■ DATA PROVIDED
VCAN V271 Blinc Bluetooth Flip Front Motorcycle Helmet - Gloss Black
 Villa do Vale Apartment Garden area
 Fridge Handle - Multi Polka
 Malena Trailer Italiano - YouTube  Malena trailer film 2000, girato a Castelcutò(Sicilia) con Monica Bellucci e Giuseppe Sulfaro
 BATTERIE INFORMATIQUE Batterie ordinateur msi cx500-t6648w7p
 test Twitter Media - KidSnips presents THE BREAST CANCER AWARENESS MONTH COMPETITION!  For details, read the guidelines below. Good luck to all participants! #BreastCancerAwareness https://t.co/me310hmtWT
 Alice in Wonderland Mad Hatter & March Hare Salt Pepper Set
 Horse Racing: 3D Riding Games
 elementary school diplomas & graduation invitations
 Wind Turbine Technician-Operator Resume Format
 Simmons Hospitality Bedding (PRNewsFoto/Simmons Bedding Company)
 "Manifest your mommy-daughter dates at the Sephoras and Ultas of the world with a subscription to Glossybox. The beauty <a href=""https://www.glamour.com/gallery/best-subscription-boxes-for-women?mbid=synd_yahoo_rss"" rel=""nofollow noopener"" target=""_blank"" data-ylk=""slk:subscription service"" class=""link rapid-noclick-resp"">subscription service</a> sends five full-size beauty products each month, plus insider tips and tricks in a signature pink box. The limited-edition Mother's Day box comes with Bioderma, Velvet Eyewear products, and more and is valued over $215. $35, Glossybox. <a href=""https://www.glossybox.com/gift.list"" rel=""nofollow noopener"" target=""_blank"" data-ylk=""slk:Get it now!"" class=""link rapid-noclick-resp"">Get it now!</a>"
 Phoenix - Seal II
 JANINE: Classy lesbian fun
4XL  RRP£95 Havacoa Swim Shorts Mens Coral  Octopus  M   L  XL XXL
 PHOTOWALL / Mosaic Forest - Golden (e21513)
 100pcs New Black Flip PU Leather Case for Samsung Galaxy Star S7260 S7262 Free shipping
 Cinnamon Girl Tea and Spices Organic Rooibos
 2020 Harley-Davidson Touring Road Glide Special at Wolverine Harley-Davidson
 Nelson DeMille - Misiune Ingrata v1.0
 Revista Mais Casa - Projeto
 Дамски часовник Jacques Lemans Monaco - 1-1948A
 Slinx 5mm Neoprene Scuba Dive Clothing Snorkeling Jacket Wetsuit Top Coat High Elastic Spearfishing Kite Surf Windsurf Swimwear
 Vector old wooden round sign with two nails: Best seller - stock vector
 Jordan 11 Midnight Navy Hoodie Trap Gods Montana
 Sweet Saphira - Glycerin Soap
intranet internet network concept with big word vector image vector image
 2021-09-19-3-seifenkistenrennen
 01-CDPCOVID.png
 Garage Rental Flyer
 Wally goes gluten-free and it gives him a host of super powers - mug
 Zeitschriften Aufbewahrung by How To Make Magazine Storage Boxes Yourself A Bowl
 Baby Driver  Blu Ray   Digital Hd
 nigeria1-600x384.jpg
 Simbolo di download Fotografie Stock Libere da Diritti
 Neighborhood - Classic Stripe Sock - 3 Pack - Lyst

■ PROBLEM TO SOLVE
Collect every line from the records above that contains the word "vector".

■ SOLVED PROBLEM
 Vector old wooden round sign with two nails: Best seller - stock vector
intranet internet network concept with big word vector image vector image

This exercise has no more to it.